One hurdle I keep encountering is that I don’t have anything specific I’m looking to accomplish. I just want to do my job. Of course, I want to do it well. I want to do meaningful work. I also want to have time and mental energy for hobbies and personal relationships.

There was a discussion about how to progress in your own time, and the unfair disadvantage faced by people who have other priorities and/or disadvantages in their lives, such as parents, carers, disabled people. This makes it difficult when companies rely on people to develop professionally in their own time. People firmly believed that companies should have time for learning built into their working hours.

Anna said, “Keep a journal of your work day – things you’ve struggled with, how you solved them. Things you’ve achieved. Things that were hard.” It has to be done while they’re fresh, otherwise in time they can seem to lose their importance. When you know your job well, it’s easy to dismiss that it was once hard, and then you don’t give yourself the sense of achievement and progress.
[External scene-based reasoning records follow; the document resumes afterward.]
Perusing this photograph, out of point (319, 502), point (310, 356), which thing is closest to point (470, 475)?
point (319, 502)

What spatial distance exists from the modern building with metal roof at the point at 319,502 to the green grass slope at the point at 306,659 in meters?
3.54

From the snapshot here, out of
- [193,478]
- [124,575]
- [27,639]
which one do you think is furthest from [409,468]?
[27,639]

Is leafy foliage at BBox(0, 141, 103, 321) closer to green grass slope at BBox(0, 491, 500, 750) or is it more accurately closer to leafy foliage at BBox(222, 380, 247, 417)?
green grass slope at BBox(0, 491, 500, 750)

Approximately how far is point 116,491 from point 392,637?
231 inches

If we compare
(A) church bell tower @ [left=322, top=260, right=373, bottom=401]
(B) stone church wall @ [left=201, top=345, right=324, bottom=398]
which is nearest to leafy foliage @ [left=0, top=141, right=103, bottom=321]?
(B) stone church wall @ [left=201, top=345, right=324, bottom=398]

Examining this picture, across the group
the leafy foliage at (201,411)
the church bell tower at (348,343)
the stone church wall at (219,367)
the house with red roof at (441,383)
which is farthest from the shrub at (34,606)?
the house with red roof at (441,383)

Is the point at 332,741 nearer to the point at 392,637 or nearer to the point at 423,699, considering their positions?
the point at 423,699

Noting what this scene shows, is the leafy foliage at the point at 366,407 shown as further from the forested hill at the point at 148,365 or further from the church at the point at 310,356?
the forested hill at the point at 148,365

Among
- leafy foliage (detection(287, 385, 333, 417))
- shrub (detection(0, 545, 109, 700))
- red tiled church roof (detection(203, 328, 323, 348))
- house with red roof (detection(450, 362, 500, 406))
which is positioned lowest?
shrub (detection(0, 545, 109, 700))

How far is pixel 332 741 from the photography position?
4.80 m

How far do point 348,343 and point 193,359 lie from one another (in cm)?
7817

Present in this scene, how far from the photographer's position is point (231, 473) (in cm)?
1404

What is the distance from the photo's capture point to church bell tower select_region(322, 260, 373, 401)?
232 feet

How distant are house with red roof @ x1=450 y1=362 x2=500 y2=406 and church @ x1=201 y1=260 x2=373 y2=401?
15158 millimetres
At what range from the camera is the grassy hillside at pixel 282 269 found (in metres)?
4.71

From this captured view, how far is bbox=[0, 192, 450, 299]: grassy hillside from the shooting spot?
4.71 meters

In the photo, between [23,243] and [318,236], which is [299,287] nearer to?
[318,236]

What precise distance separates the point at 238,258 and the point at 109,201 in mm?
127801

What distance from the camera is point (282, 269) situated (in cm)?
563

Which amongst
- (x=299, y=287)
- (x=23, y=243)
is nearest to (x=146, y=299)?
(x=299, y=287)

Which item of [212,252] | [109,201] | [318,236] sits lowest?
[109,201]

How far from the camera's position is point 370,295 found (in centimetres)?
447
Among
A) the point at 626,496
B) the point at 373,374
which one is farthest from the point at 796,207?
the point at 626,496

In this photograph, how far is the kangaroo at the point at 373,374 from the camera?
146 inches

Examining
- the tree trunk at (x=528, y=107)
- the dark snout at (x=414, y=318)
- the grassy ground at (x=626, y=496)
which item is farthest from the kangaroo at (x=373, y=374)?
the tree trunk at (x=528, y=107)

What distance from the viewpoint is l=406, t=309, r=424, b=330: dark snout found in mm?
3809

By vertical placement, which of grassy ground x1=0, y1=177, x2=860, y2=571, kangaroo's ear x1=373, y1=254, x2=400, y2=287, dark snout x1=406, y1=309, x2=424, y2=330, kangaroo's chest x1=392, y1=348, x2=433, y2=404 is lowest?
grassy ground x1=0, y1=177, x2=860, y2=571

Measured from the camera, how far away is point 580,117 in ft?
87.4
It can be hard to keep track of the everyday achievements since the value of the journal doesn’t show itself after the short term. It can take a few months, but then you look back and remind yourself of things you’ve forgotten you’ve achieved. This is also useful when asking for a raise or promotion.

“Can anyone be a senior? Should seniority be the end goal for everyone?”

The audience pointed out that different companies define these levels in their own way, and have different needs and expectations. Some companies create their own career ladder or development framework, and some of them even make it publicly available.

“Is a senior going to be a senior when they go to a different company?” The audience leaned towards yes – many of the skills that make someone a senior are transferrable – how to look for answers, big-picture thinking, how to work with a team rather than minding only your own output.

I left the session not only full of ideas on how to improve the landscape while “driving through Ohio”, but feeling less alone, less weird and less isolated in this journey. There’s a lot of power from finding out that others have similar struggles, there’s a lot of encouragement in hearing others voice your best-hidden fears. There are options outside what seems like inflexible rail tracks.

Anna has also posted her own notes from the fishbowl here

Internet of things with physical programming – Venus Bailey, Maisie Fernandes, Irene Lau

Just plain fun!

The highlight of this session for me was writing a small program that read the position of my microbit (tilted left or right, or level) and broadcast it on a channel to someone else’s microbit, getting it to display “L”, “R”, or “=”.

Tuesday evening was the game of “The Unbelievable Knuth”, one of the BBC panel shows that I enjoy. It was just as fun as the regular show to spot the hidden truths, and occasionally best the other panellists (without the pressure, of course).